▸ Collected data entries
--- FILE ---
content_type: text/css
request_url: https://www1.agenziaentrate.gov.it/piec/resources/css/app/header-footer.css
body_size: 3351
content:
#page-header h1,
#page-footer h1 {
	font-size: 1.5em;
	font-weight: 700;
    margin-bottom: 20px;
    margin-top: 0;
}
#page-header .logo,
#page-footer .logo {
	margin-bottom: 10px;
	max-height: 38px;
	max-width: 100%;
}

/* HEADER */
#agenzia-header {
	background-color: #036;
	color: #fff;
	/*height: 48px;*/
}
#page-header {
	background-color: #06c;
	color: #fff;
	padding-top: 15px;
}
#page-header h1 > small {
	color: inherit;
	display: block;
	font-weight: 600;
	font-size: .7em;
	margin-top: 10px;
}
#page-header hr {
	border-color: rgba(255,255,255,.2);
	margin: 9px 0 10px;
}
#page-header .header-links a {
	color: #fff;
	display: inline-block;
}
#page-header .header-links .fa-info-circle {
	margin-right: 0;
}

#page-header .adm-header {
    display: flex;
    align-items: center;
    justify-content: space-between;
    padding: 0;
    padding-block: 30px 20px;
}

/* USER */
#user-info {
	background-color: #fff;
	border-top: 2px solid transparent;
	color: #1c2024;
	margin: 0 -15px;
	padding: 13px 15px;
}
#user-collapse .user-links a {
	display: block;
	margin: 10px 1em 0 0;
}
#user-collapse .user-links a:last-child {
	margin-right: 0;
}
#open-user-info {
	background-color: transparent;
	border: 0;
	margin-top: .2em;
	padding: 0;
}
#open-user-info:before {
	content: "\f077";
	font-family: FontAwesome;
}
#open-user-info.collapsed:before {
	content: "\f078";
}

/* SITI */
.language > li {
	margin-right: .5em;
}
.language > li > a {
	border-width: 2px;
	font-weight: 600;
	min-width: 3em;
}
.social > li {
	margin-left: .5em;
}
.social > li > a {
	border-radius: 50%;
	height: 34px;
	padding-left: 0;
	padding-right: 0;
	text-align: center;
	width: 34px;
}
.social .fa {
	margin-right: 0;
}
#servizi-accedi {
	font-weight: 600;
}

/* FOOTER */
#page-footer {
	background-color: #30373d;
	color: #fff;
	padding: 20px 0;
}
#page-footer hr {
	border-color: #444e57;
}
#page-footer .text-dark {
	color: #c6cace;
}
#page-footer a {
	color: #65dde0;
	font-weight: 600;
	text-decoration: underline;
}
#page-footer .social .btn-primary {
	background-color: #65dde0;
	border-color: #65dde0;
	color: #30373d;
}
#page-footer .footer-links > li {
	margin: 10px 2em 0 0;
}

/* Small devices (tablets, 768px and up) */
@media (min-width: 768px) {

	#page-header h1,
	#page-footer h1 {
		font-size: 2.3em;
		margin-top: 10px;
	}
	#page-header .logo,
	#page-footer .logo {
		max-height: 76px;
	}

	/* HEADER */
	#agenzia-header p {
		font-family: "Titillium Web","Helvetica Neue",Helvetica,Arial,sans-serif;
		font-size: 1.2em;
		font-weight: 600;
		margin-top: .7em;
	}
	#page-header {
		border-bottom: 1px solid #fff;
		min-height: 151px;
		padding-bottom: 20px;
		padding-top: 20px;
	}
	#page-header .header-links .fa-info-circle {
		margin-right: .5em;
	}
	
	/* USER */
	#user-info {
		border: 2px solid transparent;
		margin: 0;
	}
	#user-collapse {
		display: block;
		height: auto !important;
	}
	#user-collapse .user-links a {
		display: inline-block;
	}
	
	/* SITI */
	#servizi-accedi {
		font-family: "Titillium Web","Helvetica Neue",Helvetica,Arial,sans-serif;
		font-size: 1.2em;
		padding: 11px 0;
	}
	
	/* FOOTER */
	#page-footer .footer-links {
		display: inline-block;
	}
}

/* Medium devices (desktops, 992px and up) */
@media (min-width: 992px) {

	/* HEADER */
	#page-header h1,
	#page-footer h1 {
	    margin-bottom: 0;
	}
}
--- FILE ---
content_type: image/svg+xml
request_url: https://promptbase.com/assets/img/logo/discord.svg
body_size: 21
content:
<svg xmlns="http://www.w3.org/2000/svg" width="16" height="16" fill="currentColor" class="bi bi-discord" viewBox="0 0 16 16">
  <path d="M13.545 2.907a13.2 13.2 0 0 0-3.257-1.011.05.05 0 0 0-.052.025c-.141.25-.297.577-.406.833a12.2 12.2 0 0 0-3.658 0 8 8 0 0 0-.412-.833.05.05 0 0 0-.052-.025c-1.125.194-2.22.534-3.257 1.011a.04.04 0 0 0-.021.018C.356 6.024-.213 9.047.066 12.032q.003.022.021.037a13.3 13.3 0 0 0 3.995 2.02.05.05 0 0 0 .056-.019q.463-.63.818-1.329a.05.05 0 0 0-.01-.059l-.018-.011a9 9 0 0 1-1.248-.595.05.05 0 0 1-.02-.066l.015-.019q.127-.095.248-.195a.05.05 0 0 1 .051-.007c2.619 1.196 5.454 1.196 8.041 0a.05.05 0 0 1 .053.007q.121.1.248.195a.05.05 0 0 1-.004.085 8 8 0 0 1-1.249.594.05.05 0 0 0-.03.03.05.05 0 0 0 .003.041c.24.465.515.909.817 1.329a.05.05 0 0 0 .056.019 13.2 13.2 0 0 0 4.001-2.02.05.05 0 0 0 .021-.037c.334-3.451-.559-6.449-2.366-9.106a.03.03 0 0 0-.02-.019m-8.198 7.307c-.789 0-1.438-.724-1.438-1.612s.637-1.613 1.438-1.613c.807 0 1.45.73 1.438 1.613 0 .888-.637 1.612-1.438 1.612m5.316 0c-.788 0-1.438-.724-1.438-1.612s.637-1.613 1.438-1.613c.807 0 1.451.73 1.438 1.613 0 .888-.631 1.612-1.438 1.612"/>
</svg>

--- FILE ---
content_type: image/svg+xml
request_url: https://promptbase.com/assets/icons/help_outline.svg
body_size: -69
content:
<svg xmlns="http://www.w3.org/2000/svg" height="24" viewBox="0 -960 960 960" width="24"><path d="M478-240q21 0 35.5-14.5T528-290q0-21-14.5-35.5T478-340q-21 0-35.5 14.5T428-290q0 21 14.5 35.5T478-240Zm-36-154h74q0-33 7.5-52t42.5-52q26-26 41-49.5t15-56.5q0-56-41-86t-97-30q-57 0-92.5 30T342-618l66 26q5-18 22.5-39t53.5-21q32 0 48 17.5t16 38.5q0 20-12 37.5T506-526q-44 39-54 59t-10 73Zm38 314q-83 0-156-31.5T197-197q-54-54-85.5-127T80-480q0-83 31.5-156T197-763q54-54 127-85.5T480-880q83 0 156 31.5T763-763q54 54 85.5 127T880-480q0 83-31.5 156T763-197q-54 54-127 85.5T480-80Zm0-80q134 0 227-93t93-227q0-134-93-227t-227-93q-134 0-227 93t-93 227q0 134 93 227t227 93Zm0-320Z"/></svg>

▸ Task to carry out
Find the word "https" in the entries, and copy every line it shows up in.

▸ Output of the task
request_url: https://www1.agenziaentrate.gov.it/piec/resources/css/app/header-footer.css
request_url: https://promptbase.com/assets/img/logo/discord.svg
request_url: https://promptbase.com/assets/icons/help_outline.svg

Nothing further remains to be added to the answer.